The American Psychological Association Manual of Style specifies the appearance of an APA reference page. The page is formatted with an optional running header, a page number header, 1-inch margins on both sides, alphabetical references, hanging indents, and the centered title "References."
An example of an APA reference page is provided below. It contains three sections: (1) the running header, which is printed in large type at the top of each page of the reference list; (2) the page number header, which includes the page number for the current document followed by a colon and a space, along with any other pages needed to complete the entry; and (3) the reference itself, which consists of all cited documents, including articles, books, conference papers, court opinions, journal articles, legislation, newsletters, reviews, chapters in books, and websites.
For guidance on how best to format your own reference pages in accordance with the APA manual, please refer to this document: http://www.apa.org/manuals/ms_reference.pdf.
Bibliography entries should include the following information: author's last name, first name(s), date published, location where work was conducted or written, abbreviated title of the work, edition used, page numbers. References are usually placed within the text, but may also be included as an appendix.
Annotated bibliography includes:
Including an APA (3th edition) References Page at the End of the Paper
An APA reference page contains all of the sources for the in-text citations in your study. It gives you the who, when, what, and where information for each resource you utilize. The reference page is also where you list all of the materials you use in your study, including books, articles, websites, and databases.
The academic press agency (APA) has developed a standard format for reference pages called the bibliography or bibliographic citation. The purpose of a reference page is to make it easy for readers to find other works by or about the same person or people. By providing detailed information about sources, you help others who may be doing research on the same topic.
There are two main types of reference pages: author-date and subject-heading. An author-date reference page lists all of the sources used by each author of a study, with the date they were published. This type of reference page is necessary because not every researcher uses the same sources. Using these pages makes it easier for others to locate additional work by the same author.
A subject-heading reference page lists the sources used by the study team, along with a category for each source. For example, an article might be listed under "websites" on a subject-heading reference page.
The bibliographic information for all of the sources you cite in your paper is listed on the APA References page. The references list should start on a new page labeled "References" (no quotation marks, underlining, or other formatting), centered at the top of the page. It, too, should be double-spaced, as should the remainder of your paper. Reference lists should be in alphabetical order by last name of author, with the exception of books and articles, which are listed by title.
It is not necessary to include page numbers in your reference list, but if possible, it is best to do so. Page numbers are useful if you want to refer back to particular lines in any of the sources cited. Without page numbers, it is difficult to do this.
In addition to listing the names of authors and their institutions, the reference list should include the date of publication for each source. If an article was published in volume 10 issue 3 of a series, then the reference list should include the year following the volume number and the issue number within that year. For example, an article published in 2003 in the Journal of Studies On Some Issues In English would be listed as: Hall et al. (2003).
Articles can only be included in publications that have been published, so before you begin writing, think about what sources might be helpful for your paper. Do some research and find out who has written on the topic before you. This will help you to identify relevant studies and avoid including outdated material.

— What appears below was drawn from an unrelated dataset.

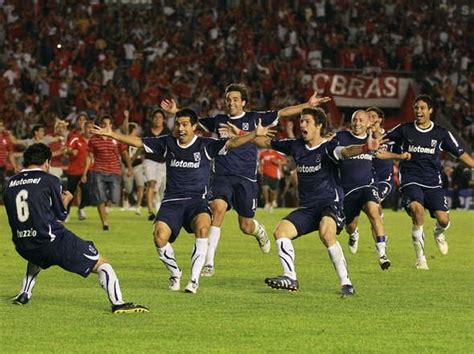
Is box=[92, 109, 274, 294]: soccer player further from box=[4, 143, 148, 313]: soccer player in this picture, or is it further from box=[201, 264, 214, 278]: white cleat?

The following is the structure of an APA reference page: Book Entry: Up to nineteen authors, last name first, first name or initial second, an ampersand (&) to divide the last author (not the word "and"), followed by a period. (In parenthesis, place the year of publication, followed by a period.) Title: First sentence of the book review. Author's Name: Second sentence of the book review. Publisher: City/State/Country. Date published: Page numbers.

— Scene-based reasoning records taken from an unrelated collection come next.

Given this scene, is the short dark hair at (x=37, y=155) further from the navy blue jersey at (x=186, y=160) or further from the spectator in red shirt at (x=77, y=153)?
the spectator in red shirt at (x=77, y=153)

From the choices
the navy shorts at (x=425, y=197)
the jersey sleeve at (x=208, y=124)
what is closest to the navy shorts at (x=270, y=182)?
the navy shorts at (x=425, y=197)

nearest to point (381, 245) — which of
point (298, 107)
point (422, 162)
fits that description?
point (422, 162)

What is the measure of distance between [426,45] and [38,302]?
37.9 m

Example: John Doe and Jane Doe have been married for several years, with no children. John has an advanced degree in literature and works as a university librarian; Jane is a stay-at-home mom. They write a book review for a popular magazine, which they send to the editor along with their piece. The editor likes their writing so much that he publishes both articles. In addition to being honored with a byline, the Librarians are given a free subscription to the magazine.

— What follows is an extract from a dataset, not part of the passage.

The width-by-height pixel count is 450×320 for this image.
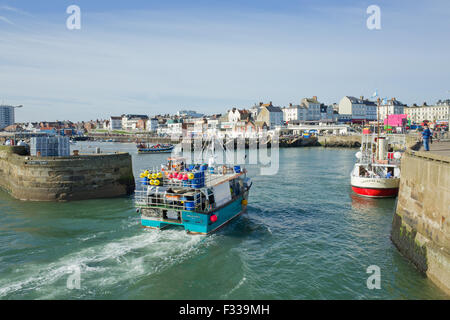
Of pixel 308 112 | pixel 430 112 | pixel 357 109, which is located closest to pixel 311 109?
pixel 308 112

There are two parts to an article: the introduction and the body. The introduction should include a clear statement of the topic being discussed and a brief overview of previous research on this topic. The body of the article discusses the subject matter in more detail. It should include a focus on one main idea within the broader topic. This focus can be achieved by using effective headings (see below). The conclusion restates the main idea or ideas along with any new information learned during the study of the topic.